Stored data entries:
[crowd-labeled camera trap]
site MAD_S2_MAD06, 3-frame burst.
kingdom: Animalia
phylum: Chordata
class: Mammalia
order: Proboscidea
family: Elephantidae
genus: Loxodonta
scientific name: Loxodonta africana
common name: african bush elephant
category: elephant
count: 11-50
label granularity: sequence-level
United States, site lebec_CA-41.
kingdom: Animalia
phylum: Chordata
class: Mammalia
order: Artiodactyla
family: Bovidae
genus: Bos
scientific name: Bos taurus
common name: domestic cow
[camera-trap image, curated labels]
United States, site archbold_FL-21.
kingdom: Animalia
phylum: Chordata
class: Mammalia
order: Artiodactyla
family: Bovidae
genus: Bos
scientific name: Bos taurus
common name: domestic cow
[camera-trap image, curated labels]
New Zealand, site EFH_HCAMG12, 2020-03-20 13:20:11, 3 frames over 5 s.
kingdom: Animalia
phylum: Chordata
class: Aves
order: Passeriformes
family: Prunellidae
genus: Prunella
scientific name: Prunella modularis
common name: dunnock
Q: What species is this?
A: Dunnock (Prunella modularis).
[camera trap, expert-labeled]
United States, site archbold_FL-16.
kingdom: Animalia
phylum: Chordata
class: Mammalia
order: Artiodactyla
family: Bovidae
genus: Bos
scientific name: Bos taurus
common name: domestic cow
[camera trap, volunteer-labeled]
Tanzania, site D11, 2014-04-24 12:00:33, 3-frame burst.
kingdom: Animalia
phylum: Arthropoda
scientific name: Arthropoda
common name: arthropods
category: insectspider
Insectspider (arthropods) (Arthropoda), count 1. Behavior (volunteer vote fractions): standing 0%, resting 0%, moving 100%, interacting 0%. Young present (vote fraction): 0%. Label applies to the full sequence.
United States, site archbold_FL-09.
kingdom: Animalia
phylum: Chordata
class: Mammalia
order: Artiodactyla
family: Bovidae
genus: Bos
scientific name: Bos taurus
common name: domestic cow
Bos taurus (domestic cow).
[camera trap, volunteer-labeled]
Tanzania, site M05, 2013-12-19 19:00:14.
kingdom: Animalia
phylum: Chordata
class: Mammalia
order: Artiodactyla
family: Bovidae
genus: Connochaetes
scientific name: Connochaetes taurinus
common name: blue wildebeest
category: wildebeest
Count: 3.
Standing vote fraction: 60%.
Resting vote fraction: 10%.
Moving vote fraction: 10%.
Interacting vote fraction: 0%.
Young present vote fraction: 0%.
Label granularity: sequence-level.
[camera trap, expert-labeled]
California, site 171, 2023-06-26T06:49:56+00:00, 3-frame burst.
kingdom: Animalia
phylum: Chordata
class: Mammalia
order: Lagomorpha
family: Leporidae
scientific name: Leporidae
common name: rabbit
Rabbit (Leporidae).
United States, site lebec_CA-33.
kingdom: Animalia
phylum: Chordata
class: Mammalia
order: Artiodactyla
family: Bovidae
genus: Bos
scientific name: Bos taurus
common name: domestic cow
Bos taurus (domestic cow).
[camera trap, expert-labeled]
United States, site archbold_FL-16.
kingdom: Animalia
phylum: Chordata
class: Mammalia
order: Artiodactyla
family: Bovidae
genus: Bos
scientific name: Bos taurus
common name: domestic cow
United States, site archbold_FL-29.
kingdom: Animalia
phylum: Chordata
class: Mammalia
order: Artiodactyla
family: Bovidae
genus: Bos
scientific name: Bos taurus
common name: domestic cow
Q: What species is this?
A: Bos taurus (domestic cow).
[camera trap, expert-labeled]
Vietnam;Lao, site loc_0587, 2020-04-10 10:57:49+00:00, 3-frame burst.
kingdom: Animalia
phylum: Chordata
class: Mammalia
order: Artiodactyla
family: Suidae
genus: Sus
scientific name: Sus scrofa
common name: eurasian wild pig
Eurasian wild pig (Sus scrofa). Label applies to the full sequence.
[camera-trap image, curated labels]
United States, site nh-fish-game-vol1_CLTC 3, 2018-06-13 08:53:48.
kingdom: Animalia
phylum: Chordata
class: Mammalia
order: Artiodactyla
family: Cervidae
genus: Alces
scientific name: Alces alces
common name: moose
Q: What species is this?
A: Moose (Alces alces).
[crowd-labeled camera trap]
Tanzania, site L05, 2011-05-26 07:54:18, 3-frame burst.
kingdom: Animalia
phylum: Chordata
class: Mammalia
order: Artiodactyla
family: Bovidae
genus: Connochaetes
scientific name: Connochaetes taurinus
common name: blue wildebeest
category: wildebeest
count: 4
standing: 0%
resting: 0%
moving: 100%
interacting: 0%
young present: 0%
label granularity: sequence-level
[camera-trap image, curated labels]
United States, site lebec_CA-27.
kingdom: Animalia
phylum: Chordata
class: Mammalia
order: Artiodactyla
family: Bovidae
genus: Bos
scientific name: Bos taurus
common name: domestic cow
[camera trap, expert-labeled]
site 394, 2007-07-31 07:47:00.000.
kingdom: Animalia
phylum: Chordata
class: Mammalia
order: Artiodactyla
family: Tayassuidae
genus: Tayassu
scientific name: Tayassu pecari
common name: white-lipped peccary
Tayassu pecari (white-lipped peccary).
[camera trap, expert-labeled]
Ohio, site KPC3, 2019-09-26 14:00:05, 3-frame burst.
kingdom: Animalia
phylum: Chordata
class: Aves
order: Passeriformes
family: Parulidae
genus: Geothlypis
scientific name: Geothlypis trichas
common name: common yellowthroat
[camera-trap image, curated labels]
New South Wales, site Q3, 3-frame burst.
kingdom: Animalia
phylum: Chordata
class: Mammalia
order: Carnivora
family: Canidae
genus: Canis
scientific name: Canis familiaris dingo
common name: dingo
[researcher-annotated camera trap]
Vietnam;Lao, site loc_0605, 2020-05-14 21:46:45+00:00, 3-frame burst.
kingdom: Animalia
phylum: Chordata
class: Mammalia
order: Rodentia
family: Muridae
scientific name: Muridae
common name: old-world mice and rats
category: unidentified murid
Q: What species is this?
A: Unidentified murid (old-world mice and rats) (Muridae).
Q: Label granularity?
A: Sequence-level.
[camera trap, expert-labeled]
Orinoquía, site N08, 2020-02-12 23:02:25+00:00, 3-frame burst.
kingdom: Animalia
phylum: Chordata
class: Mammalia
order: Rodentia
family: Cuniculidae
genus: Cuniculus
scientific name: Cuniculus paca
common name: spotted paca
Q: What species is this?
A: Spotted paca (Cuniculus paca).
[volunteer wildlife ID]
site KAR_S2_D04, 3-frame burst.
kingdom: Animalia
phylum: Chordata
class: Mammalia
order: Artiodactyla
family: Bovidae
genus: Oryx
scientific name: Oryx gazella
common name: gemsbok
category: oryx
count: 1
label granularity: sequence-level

• What you have to do
Return the entries above, every line intact.

• Task result
[crowd-labeled camera trap]
site MAD_S2_MAD06, 3-frame burst.
kingdom: Animalia
phylum: Chordata
class: Mammalia
order: Proboscidea
family: Elephantidae
genus: Loxodonta
scientific name: Loxodonta africana
common name: african bush elephant
category: elephant
count: 11-50
label granularity: sequence-level
United States, site lebec_CA-41.
kingdom: Animalia
phylum: Chordata
class: Mammalia
order: Artiodactyla
family: Bovidae
genus: Bos
scientific name: Bos taurus
common name: domestic cow
[camera-trap image, curated labels]
United States, site archbold_FL-21.
kingdom: Animalia
phylum: Chordata
class: Mammalia
order: Artiodactyla
family: Bovidae
genus: Bos
scientific name: Bos taurus
common name: domestic cow
[camera-trap image, curated labels]
New Zealand, site EFH_HCAMG12, 2020-03-20 13:20:11, 3 frames over 5 s.
kingdom: Animalia
phylum: Chordata
class: Aves
order: Passeriformes
family: Prunellidae
genus: Prunella
scientific name: Prunella modularis
common name: dunnock
Q: What species is this?
A: Dunnock (Prunella modularis).
[camera trap, expert-labeled]
United States, site archbold_FL-16.
kingdom: Animalia
phylum: Chordata
class: Mammalia
order: Artiodactyla
family: Bovidae
genus: Bos
scientific name: Bos taurus
common name: domestic cow
[camera trap, volunteer-labeled]
Tanzania, site D11, 2014-04-24 12:00:33, 3-frame burst.
kingdom: Animalia
phylum: Arthropoda
scientific name: Arthropoda
common name: arthropods
category: insectspider
Insectspider (arthropods) (Arthropoda), count 1. Behavior (volunteer vote fractions): standing 0%, resting 0%, moving 100%, interacting 0%. Young present (vote fraction): 0%. Label applies to the full sequence.
United States, site archbold_FL-09.
kingdom: Animalia
phylum: Chordata
class: Mammalia
order: Artiodactyla
family: Bovidae
genus: Bos
scientific name: Bos taurus
common name: domestic cow
Bos taurus (domestic cow).
[camera trap, volunteer-labeled]
Tanzania, site M05, 2013-12-19 19:00:14.
kingdom: Animalia
phylum: Chordata
class: Mammalia
order: Artiodactyla
family: Bovidae
genus: Connochaetes
scientific name: Connochaetes taurinus
common name: blue wildebeest
category: wildebeest
Count: 3.
Standing vote fraction: 60%.
Resting vote fraction: 10%.
Moving vote fraction: 10%.
Interacting vote fraction: 0%.
Young present vote fraction: 0%.
Label granularity: sequence-level.
[camera trap, expert-labeled]
California, site 171, 2023-06-26T06:49:56+00:00, 3-frame burst.
kingdom: Animalia
phylum: Chordata
class: Mammalia
order: Lagomorpha
family: Leporidae
scientific name: Leporidae
common name: rabbit
Rabbit (Leporidae).
United States, site lebec_CA-33.
kingdom: Animalia
phylum: Chordata
class: Mammalia
order: Artiodactyla
family: Bovidae
genus: Bos
scientific name: Bos taurus
common name: domestic cow
Bos taurus (domestic cow).
[camera trap, expert-labeled]
United States, site archbold_FL-16.
kingdom: Animalia
phylum: Chordata
class: Mammalia
order: Artiodactyla
family: Bovidae
genus: Bos
scientific name: Bos taurus
common name: domestic cow
United States, site archbold_FL-29.
kingdom: Animalia
phylum: Chordata
class: Mammalia
order: Artiodactyla
family: Bovidae
genus: Bos
scientific name: Bos taurus
common name: domestic cow
Q: What species is this?
A: Bos taurus (domestic cow).
[camera trap, expert-labeled]
Vietnam;Lao, site loc_0587, 2020-04-10 10:57:49+00:00, 3-frame burst.
kingdom: Animalia
phylum: Chordata
class: Mammalia
order: Artiodactyla
family: Suidae
genus: Sus
scientific name: Sus scrofa
common name: eurasian wild pig
Eurasian wild pig (Sus scrofa). Label applies to the full sequence.
[camera-trap image, curated labels]
United States, site nh-fish-game-vol1_CLTC 3, 2018-06-13 08:53:48.
kingdom: Animalia
phylum: Chordata
class: Mammalia
order: Artiodactyla
family: Cervidae
genus: Alces
scientific name: Alces alces
common name: moose
Q: What species is this?
A: Moose (Alces alces).
[crowd-labeled camera trap]
Tanzania, site L05, 2011-05-26 07:54:18, 3-frame burst.
kingdom: Animalia
phylum: Chordata
class: Mammalia
order: Artiodactyla
family: Bovidae
genus: Connochaetes
scientific name: Connochaetes taurinus
common name: blue wildebeest
category: wildebeest
count: 4
standing: 0%
resting: 0%
moving: 100%
interacting: 0%
young present: 0%
label granularity: sequence-level
[camera-trap image, curated labels]
United States, site lebec_CA-27.
kingdom: Animalia
phylum: Chordata
class: Mammalia
order: Artiodactyla
family: Bovidae
genus: Bos
scientific name: Bos taurus
common name: domestic cow
[camera trap, expert-labeled]
site 394, 2007-07-31 07:47:00.000.
kingdom: Animalia
phylum: Chordata
class: Mammalia
order: Artiodactyla
family: Tayassuidae
genus: Tayassu
scientific name: Tayassu pecari
common name: white-lipped peccary
Tayassu pecari (white-lipped peccary).
[camera trap, expert-labeled]
Ohio, site KPC3, 2019-09-26 14:00:05, 3-frame burst.
kingdom: Animalia
phylum: Chordata
class: Aves
order: Passeriformes
family: Parulidae
genus: Geothlypis
scientific name: Geothlypis trichas
common name: common yellowthroat
[camera-trap image, curated labels]
New South Wales, site Q3, 3-frame burst.
kingdom: Animalia
phylum: Chordata
class: Mammalia
order: Carnivora
family: Canidae
genus: Canis
scientific name: Canis familiaris dingo
common name: dingo
[researcher-annotated camera trap]
Vietnam;Lao, site loc_0605, 2020-05-14 21:46:45+00:00, 3-frame burst.
kingdom: Animalia
phylum: Chordata
class: Mammalia
order: Rodentia
family: Muridae
scientific name: Muridae
common name: old-world mice and rats
category: unidentified murid
Q: What species is this?
A: Unidentified murid (old-world mice and rats) (Muridae).
Q: Label granularity?
A: Sequence-level.
[camera trap, expert-labeled]
Orinoquía, site N08, 2020-02-12 23:02:25+00:00, 3-frame burst.
kingdom: Animalia
phylum: Chordata
class: Mammalia
order: Rodentia
family: Cuniculidae
genus: Cuniculus
scientific name: Cuniculus paca
common name: spotted paca
Q: What species is this?
A: Spotted paca (Cuniculus paca).
[volunteer wildlife ID]
site KAR_S2_D04, 3-frame burst.
kingdom: Animalia
phylum: Chordata
class: Mammalia
order: Artiodactyla
family: Bovidae
genus: Oryx
scientific name: Oryx gazella
common name: gemsbok
category: oryx
count: 1
label granularity: sequence-level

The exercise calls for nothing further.